EXERCISE INSTRUCTIONS:
Whatever lies between the line with "aovowog Baby Spielzeug" and the end of the data, both included, must be copied exactly and without pictures.

SOURCE DATA:
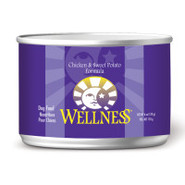 Wellness Chicken &amp; Sweet Potato Canned Dog Food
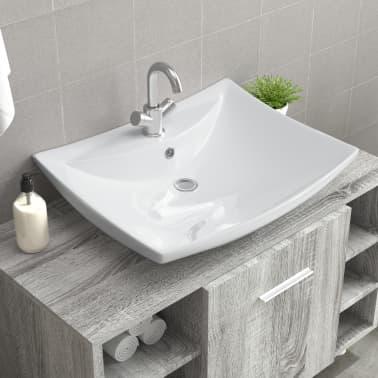 Lavabo rectangular de cer/ámica con desag/üe negro y blanco para lavabo de ba/ño con desag/üe negro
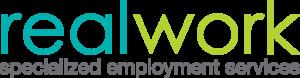 realwork logo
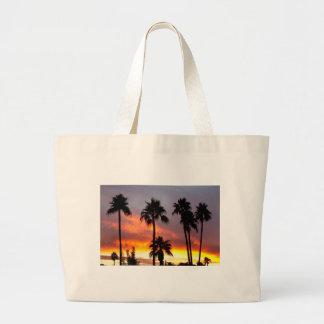 Tormenta colorida tropical bolsa de mano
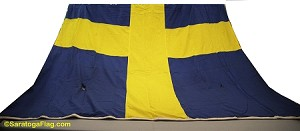 SWEDEN FLAG- 8x12ft Cotton - Used Vintage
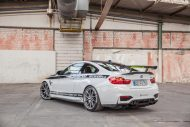 BMW M4 F82 GTS The Turbo Engineers TTE Tuning 3 1 190x127 Video: 700PS BMW M4 F82 von The Turbo Engineers (TTE)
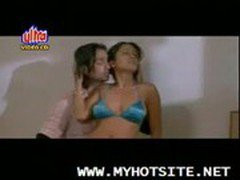 Erotic Sex Scene Video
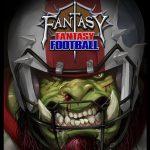 Fantasy Fantasy Football cover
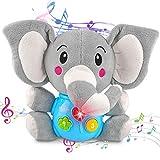 aovowog Baby Spielzeug ab 6 7 8 9 Monate,Elefant Plüsch Spielzeug Kinderspielzeug Babyspielzeug,Lernspielzeug Musikspielzeug mit Sound und Licht,Geschenk für Kinder Jungen Mädchen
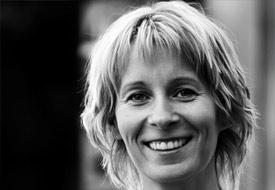 Nominierte 2008 - Katrin Buehlig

TASK RESULT:
 aovowog Baby Spielzeug ab 6 7 8 9 Monate,Elefant Plüsch Spielzeug Kinderspielzeug Babyspielzeug,Lernspielzeug Musikspielzeug mit Sound und Licht,Geschenk für Kinder Jungen Mädchen
 Nominierte 2008 - Katrin Buehlig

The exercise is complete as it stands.